The dbt project follows standard medallion structure with one critical macro:

-- macros/generate_schema_name.sql
{% macro generate_schema_name(custom_schema_name, node) -%}
    {%- if custom_schema_name is none -%}
        {{ default_schema }}
    {%- else -%}
        {{ custom_schema_name | trim }}
    {%- endif -%}
{%- endmacro %}

Without this, dbt prefixes custom schema names with your profile’s default schema (HEALTHCARE_CORE instead of just CORE). This macro is essential for explicit schema routing in medallion architectures.

Clinical Data Modeling

Healthcare requires specialized patterns:

  • Patient dimension with SCD Type 2 for tracking address changes while maintaining history
  • Encounter fact with deduplication to handle multiple data feeds
  • Proper date spine handling for length-of-stay calculations

The key learning: don’t reinvent Tuva.
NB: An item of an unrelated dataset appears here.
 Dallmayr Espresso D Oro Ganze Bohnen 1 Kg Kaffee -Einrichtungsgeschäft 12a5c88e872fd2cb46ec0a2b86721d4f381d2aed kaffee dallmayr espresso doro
If a dedicated team of healthcare data experts has spent years building these models, stand on their shoulders.

Evidence BI Integration

I chose Evidence for the BI layer because it’s code-first (markdown + SQL) and version-controllable.
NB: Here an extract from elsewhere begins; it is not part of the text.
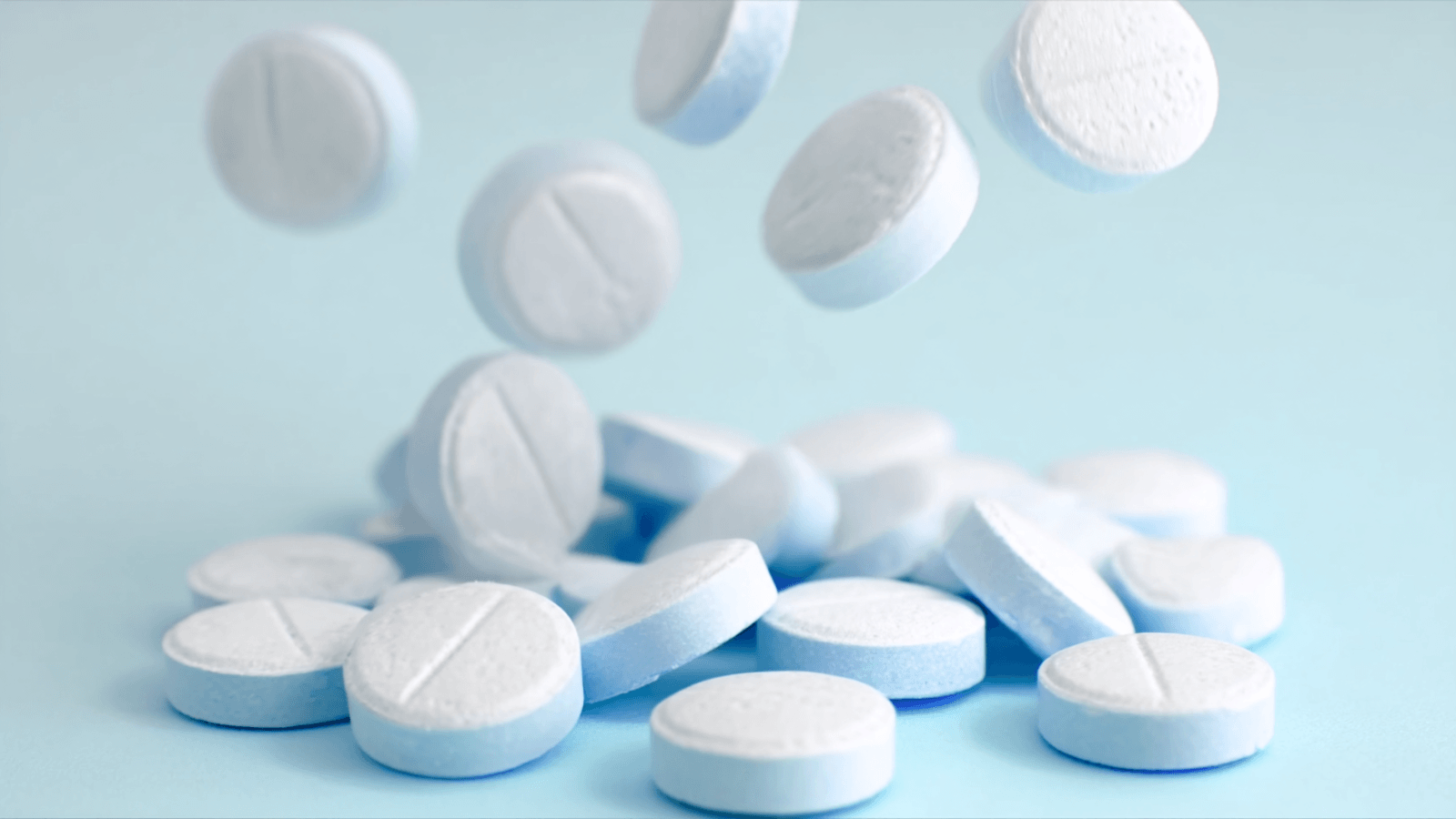 Metformin misses the mark?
The critical difference: Evidence doesn’t query your database directly in the browser. It runs queries at build time, caches results in DuckDB, then serves that locally. This means:

  1. Create explicit source files that reference Snowflake tables
  2. Reference sources by simple names in markdown (not fully-qualified)
  3. Pin Evidence versions explicitly to avoid compatibility issues

What Production Needs

This weekend POC proves the concept. Production would add:

  • Snowpipe for real-time ingestion instead of batch CSV loads
  • Streams and Tasks for incremental processing
  • Monitoring and alerting using ACCOUNT_USAGE schema
  • Row-level security for multi-tenant access patterns

Lessons Learned

  1. Infrastructure-as-code isn’t optional for compliance - You can’t pass an audit without proving consistent access controls
  2. Test with realistic privilege levels - My RBAC tests passed as ACCOUNTADMIN but failed with actual restricted roles
  3. Pin your versions - Terraform providers, npm packages, Python dependencies all introduce breaking changes
  4. Healthcare data modeling is a specialty - Use Tuva, don’t rebuild it

The full codebase demonstrates these patterns with all the bugs fixed along the way. Check it out here!


This post documents technical challenges of building a healthcare data warehouse. It is not legal or compliance advice. Always consult healthcare compliance experts when handling PHI.